Filippo Scisciani, libraio, è tra gli animatori della libreria "Binaria" del Gruppo Abele di Torino.

Contenuti:

Andreea Simionel, La ragazza d’aria (Rizzoli, 2026)

Aryna, ha 15 anni, è di origini rumene ed è la protagonista di questo romanzo di formazione che, con una scrittura che dà conto senza fronzoli della implacabile discesa nel baratro dell’anoressia, esplora la fragilità dei rapporti umani e la vulnerabilità che ci accomuna. È anche un racconto di incontri: a scuola, in ospedale, in una palestra di boxe, tra i libri, nella scrittura, occasioni che soffiano sulle vele della ragazza di vento.

Alaa Faraj, Perché ero ragazzo (Sellerio, 2025)

È la storia, ricostruita attraverso lettere dal carcere piene di dignità e di umanità, di Alaa Faraj, ventenne promessa del calcio libico, fuggito dalla guerra civile e coinvolto in un viaggio della speranza conclusosi in tragedia. Considerato uno “scafista”, Alaa viene condannato a 30 anni di reclusione. Li sta scontando nel carcere Ucciardone di Palermo senza smettere di proclamarsi innocente.

Claire Lynch, Una questione di famiglia (Fazi, 2025)

Siamo in Inghilterra, nel 1982. Dawn, 23 anni, sposata con una figlia piccola, incontra Hazel, da poco arrivata in paese come insegnante e se ne innamora. È un sentimento che ha il sapore della libertà e dell’avventura. Ma sono anni in cui la sua scelta è considerata pericolosa e moralmente inadeguata ed essere una madre omosessuale comporta quasi automaticamente la perdita della custodia dei propri figli.

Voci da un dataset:
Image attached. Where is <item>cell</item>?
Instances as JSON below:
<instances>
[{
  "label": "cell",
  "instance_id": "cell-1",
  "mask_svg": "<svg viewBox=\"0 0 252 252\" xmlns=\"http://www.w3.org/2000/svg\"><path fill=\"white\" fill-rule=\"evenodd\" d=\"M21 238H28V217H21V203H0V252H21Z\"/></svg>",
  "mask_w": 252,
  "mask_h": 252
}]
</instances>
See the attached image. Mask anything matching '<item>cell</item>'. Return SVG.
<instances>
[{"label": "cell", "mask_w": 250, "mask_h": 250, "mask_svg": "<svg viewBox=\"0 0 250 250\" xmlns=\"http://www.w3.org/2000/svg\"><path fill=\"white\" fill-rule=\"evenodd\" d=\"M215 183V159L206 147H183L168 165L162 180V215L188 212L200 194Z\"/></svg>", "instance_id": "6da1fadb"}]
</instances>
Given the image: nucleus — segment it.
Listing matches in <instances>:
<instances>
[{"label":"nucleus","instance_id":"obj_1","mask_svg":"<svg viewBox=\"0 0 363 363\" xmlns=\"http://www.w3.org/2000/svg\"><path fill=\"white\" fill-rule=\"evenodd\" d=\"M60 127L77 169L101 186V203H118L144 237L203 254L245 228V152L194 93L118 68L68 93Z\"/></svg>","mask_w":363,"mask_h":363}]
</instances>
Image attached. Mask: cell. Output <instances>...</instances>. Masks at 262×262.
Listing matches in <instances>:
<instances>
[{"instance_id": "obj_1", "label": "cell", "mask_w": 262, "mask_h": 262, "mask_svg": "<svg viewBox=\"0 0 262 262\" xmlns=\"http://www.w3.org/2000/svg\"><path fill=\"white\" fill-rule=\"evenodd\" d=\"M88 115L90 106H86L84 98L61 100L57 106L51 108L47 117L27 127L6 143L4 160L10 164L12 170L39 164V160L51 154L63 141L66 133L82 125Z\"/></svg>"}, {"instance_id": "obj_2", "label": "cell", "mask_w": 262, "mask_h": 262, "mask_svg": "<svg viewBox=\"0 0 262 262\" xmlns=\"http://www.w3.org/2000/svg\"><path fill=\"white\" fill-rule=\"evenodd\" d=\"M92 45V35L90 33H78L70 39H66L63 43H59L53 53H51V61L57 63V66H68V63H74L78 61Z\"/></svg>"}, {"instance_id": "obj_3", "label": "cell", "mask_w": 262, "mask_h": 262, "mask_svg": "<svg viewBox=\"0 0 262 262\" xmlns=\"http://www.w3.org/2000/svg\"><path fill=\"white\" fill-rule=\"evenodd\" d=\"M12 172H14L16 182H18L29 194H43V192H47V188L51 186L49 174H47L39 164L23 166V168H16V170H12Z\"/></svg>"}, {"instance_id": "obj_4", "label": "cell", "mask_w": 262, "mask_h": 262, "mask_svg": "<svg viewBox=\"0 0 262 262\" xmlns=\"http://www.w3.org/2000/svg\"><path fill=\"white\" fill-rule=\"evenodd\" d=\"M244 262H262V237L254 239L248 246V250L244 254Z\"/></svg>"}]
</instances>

## Consegna
Rispondi a queste domande sul testo sui libri consigliati:
1. Quanti anni ha Aryna, la protagonista de "La ragazza d'aria"?
2. In quale carcere sta scontando la pena Alaa Faraj?
3. Perché Hazel è arrivata da poco in paese?
Per rispondere serve solo il testo sui libri consigliati, non l'elenco.

## Soluzione
1. 15 anni.
2. Nel carcere Ucciardone di Palermo.
3. Come insegnante.